Monday, June 4, 2012

A Note on Pournari

Today after the students came by for their tour (sweating profusely and dressed in all manners of ill-advised garb, it being their first time on site and not yet digging), Elina, Gino, and I were moved to a new site that is under the Greek Institution but in the same city as Building 10 (where I've always worked before), in order to start excavating the stoa, which in Ancient Greece referred to a line of shops, grain storages, etc., under a colonnaded and porticoed roof. It is exciting because we have a new supervisor (who we have yet to meet; she is coming to visit tomorrow) and are so far away from Building 10 and all the students that we have our own tools, own cooler of food, own first aid kit, and are expected to excavate the site by ourselves... basically it's a TON of responsibility.

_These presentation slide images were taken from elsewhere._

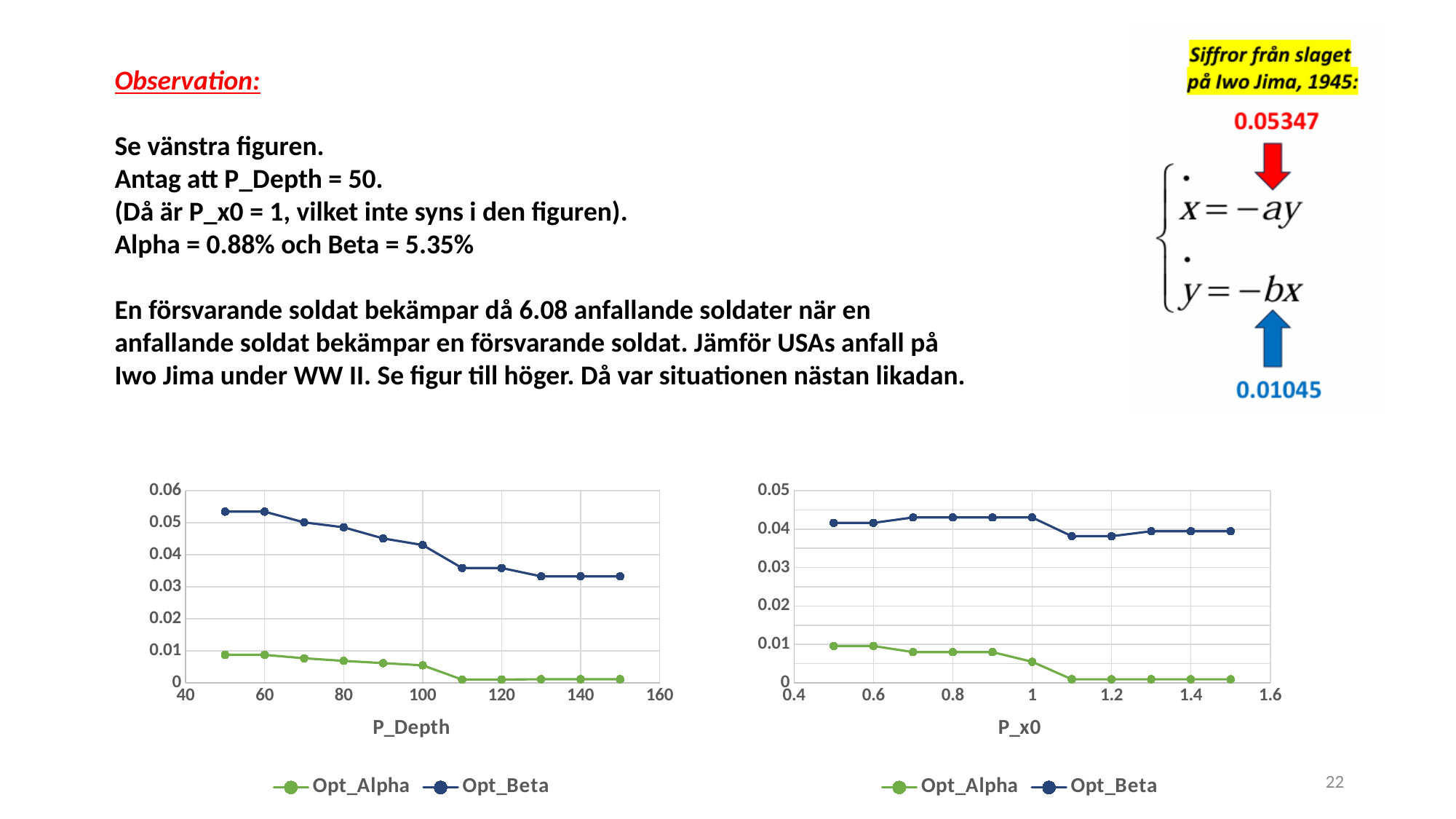
In the left chart (P_Depth), is the Opt_Beta value at P_Depth = 150 greater or less than 0.04? less In the right chart (P_x0), which series has the larger value at P_x0 = 1, Opt_Alpha or Opt_Beta? Opt_Beta In the right chart (P_x0), is the Opt_Beta value at P_x0 = 1.1 greater or less than 0.04? less What is the x-axis label of the right chart? P_x0 In the left chart (P_Depth), does Opt_Beta rise or fall as P_Depth increases? fall How many data points does the Opt_Beta series have in the left chart (P_Depth)? 11 What kind of chart is the left chart (P_Depth)? line chart How many series does the legend of the right chart (P_x0) list? 2 In the left chart (P_Depth), is the Opt_Beta value at P_Depth = 50 greater or less than 0.05? greater How many data points does the Opt_Alpha series have in the right chart (P_x0)? 11 In the left chart (P_Depth), what are the names of the two series in the legend? Opt_Alpha and Opt_Beta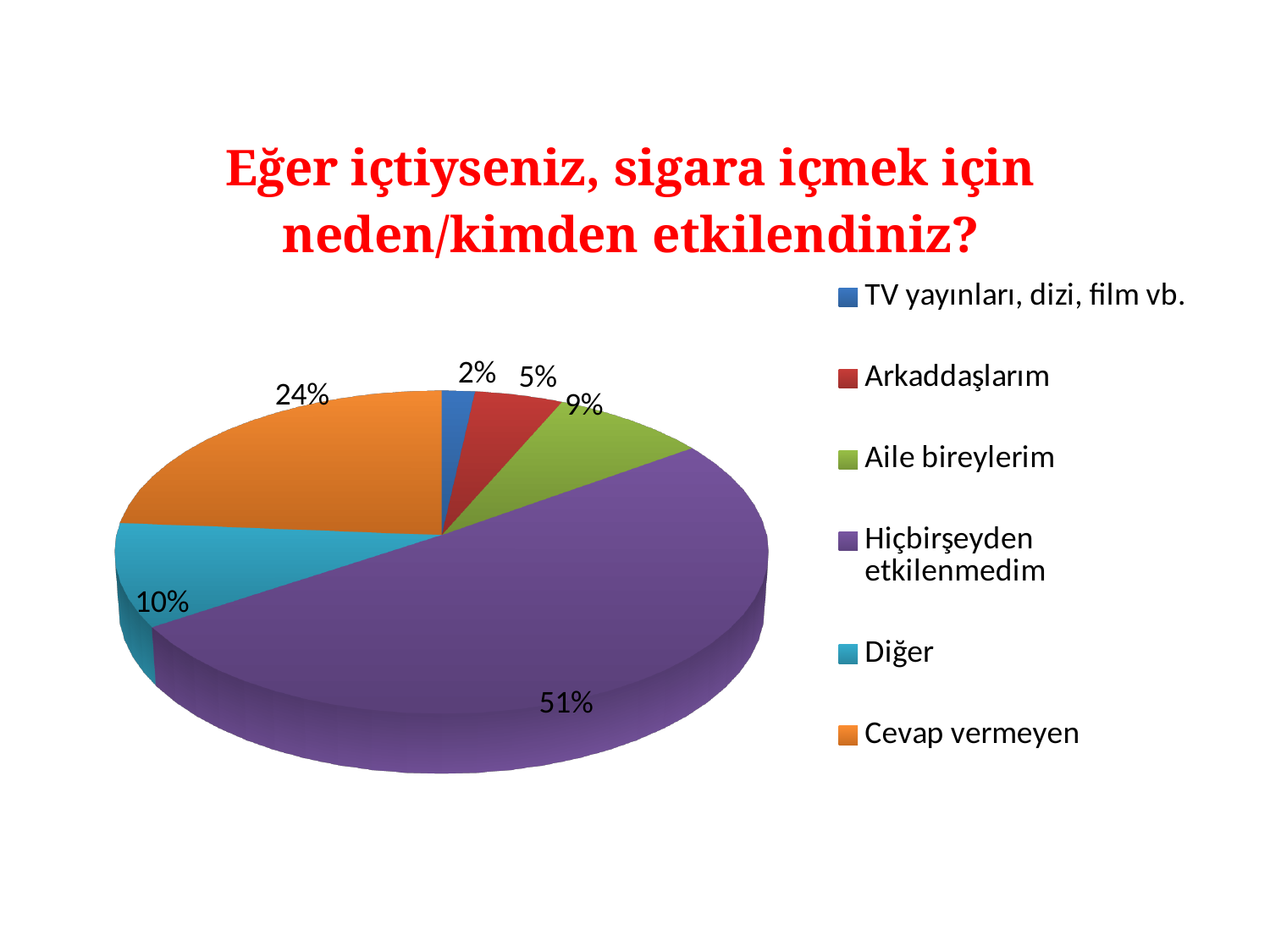
What share of the pie does "Hiçbirşeyden etkilenmedim" have? 51% Which is larger, the value for "Arkaddaşlarım" or the value for "Aile bireylerim"? Aile bireylerim What is the difference between the values for "Cevap vermeyen" and "Diğer"? 14% Which category has the largest slice of the pie? Hiçbirşeyden etkilenmedim Which category has the smallest slice of the pie? TV yayınları, dizi, film vb. What is the value for "Diğer"? 10% What colour is the slice for "Cevap vermeyen"? Orange What is the value for "TV yayınları, dizi, film vb."? 2% How many categories does the legend list? 6 What is the value for "Aile bireylerim"? 9% What kind of chart is shown on the slide? Pie chart What is the value for "Cevap vermeyen"? 24%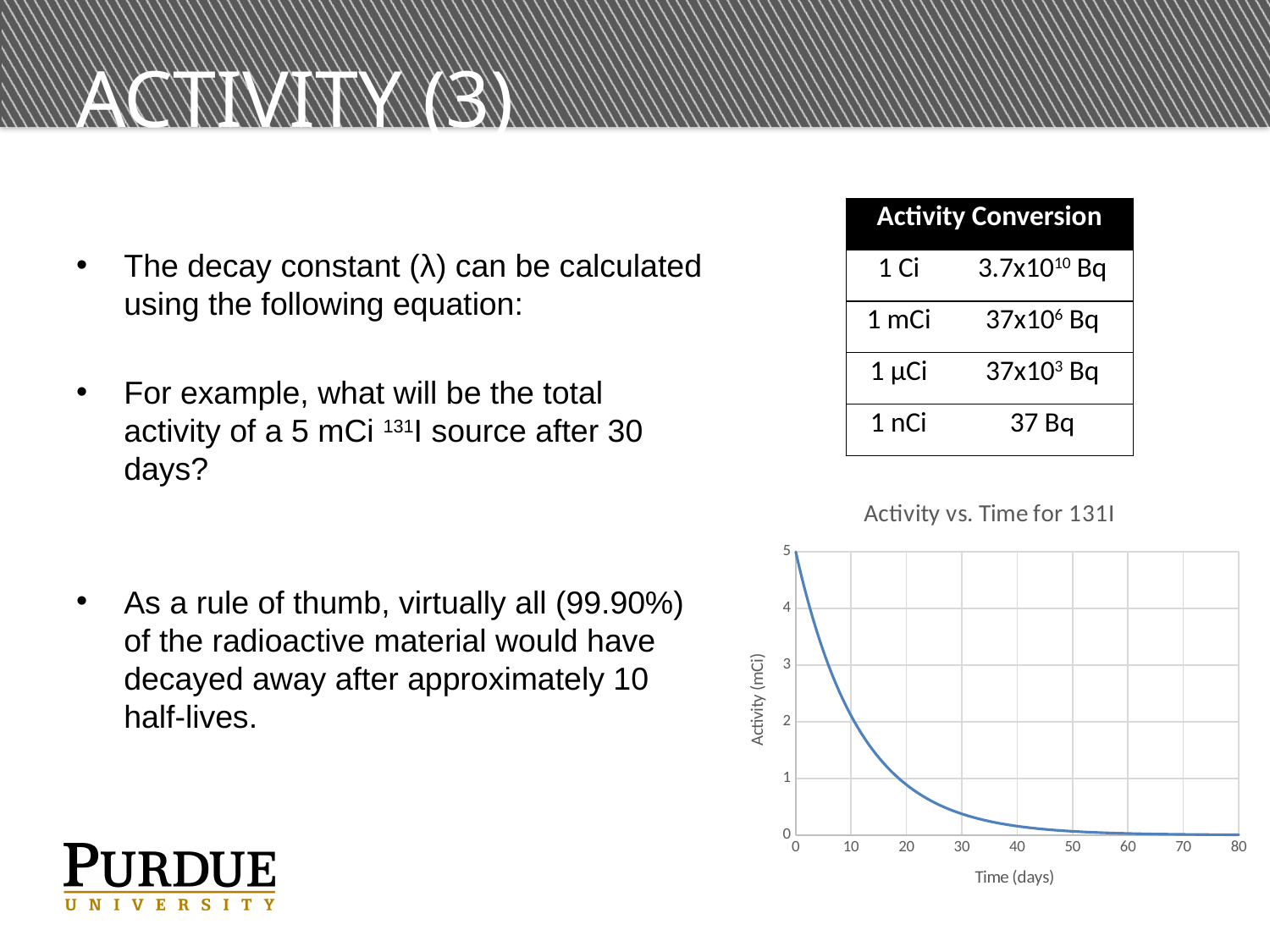
What is the activity in mCi at time 0 days on the chart? 5 Is the activity at 30 days greater or less than 1 mCi? less Does the activity rise or fall as time increases along the x axis? fall What is the label of the y axis of the chart? Activity (mCi) Is the activity at 5 days greater or less than 2 mCi? greater Which is larger, the activity at 10 days or the activity at 30 days? 10 days Is the activity at 10 days greater or less than 1 mCi? greater What is the title of the chart on the slide? Activity vs. Time for 131I What kind of chart is shown on the slide? line chart At what time (days) is the activity highest on the chart? 0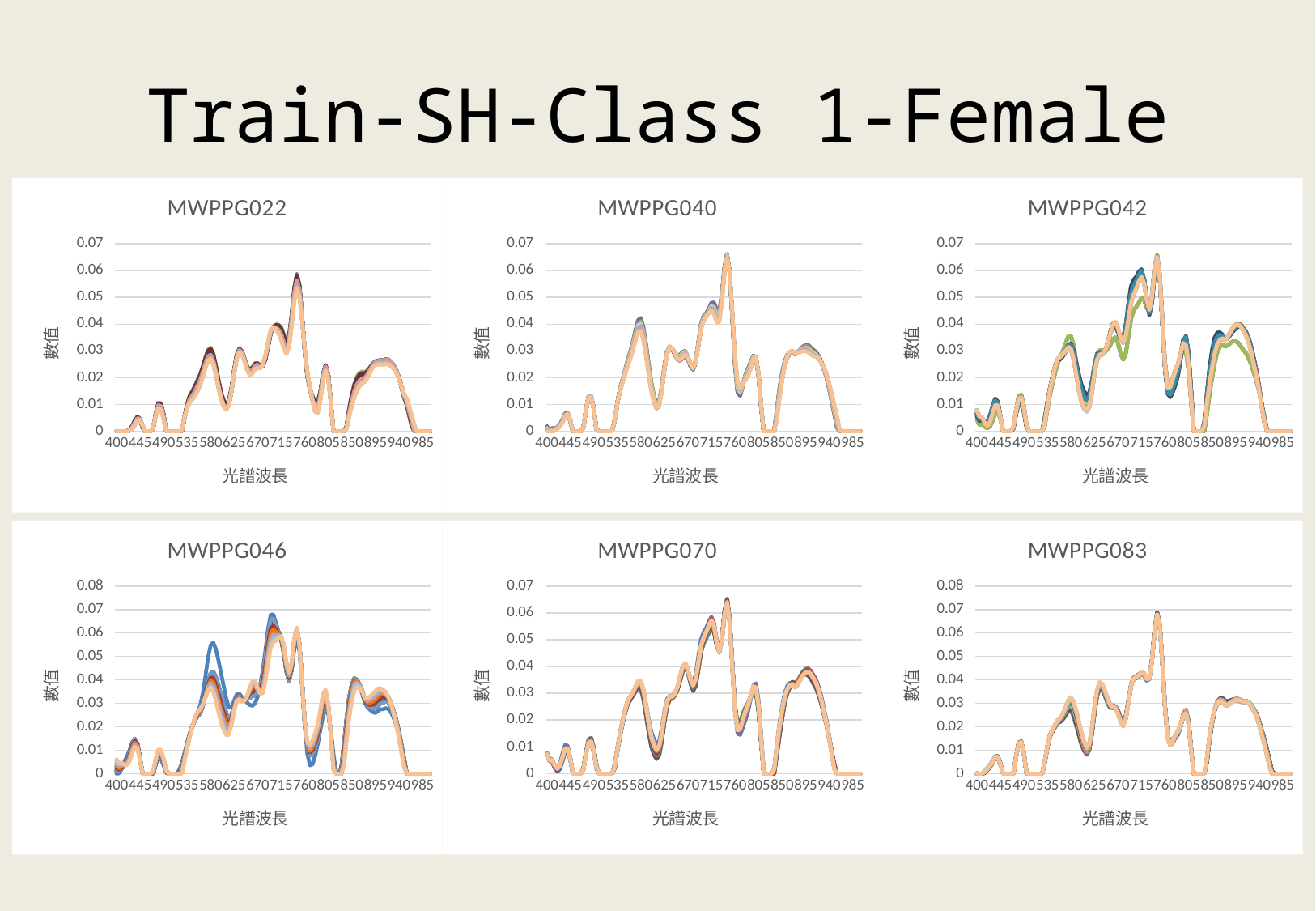
In the MWPPG070 chart, is the value at 985 greater or less than 0.01? less In the MWPPG022 chart, is the peak value of the lines greater or less than 0.05? greater What is the title of the top-left chart? MWPPG022 How many charts are shown on the slide? 6 In the MWPPG022 chart, what is the highest value shown on the y axis? 0.07 In the MWPPG022 chart, is the value at 400 greater or less than 0.01? less What kind of chart is MWPPG022? line chart What is the x-axis label on the MWPPG040 chart? 光譜波長 In the MWPPG046 chart, what is the highest value shown on the y axis? 0.08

And I'm glad to be given it. My best friend here, Linds, was given a T.A. position last minute when Crysta had to fly back home to England because she has the next level of seniority, so both of us are happy with the new weights added to our shoulders.
But this new site- oh my! It is covered by 6 foot plus bushes of hideous pournari, which is this Greek plant sort of like a holly bush/ acorn that chokes the hillsides everywhere. It is so tough and prickly that even the goats refuse to eat it. It is so dense that no living creature can make a home in it's branches. It is so impenetrable to fire that only the outside prickles will burn off. And working with no breeze, covered by flies and horse flies and what I think are possibly sweat bees? and attacking this menace with giant clippers is slow, hot, sweaty, dirty, maddening work. You can't touch the leaves because they will poke through your thick canvas clothes and give you a rash. Dragging branches off site is hard because they catch on everything. I fear I will go crazy due to the buzzing of flies in my face and getting inside my clothes. I'm petrified of coming upon a wasp nest and not being able to run. I HATE pournari, and I guess the best way to deal with my anger is to chop the hell out of it.
I just hope we can can clear the site as quickly as possible, and get a breeze flowing through the area. And I hope for no nightmares tonight either. I honestly feel not the slightest bit of compassion for it. It does not flower. It produces no fruit. Nothing eats it. And the roots go down so deep and need to be pick-axed out (my favourite part!).
What I've been pretending to myself while I've been fighting with it is that I am an intrepid jungle explorer, hacking my way through the Amazon or the heart of Africa. It honestly helps so much.